» Information shown
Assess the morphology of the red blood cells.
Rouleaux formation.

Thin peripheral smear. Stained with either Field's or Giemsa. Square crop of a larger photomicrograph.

» Exercise
Each line above must be output exactly as it stands.

» Solution
Assess the morphology of the red blood cells.
Rouleaux formation.

Thin peripheral smear. Stained with either Field's or Giemsa. Square crop of a larger photomicrograph.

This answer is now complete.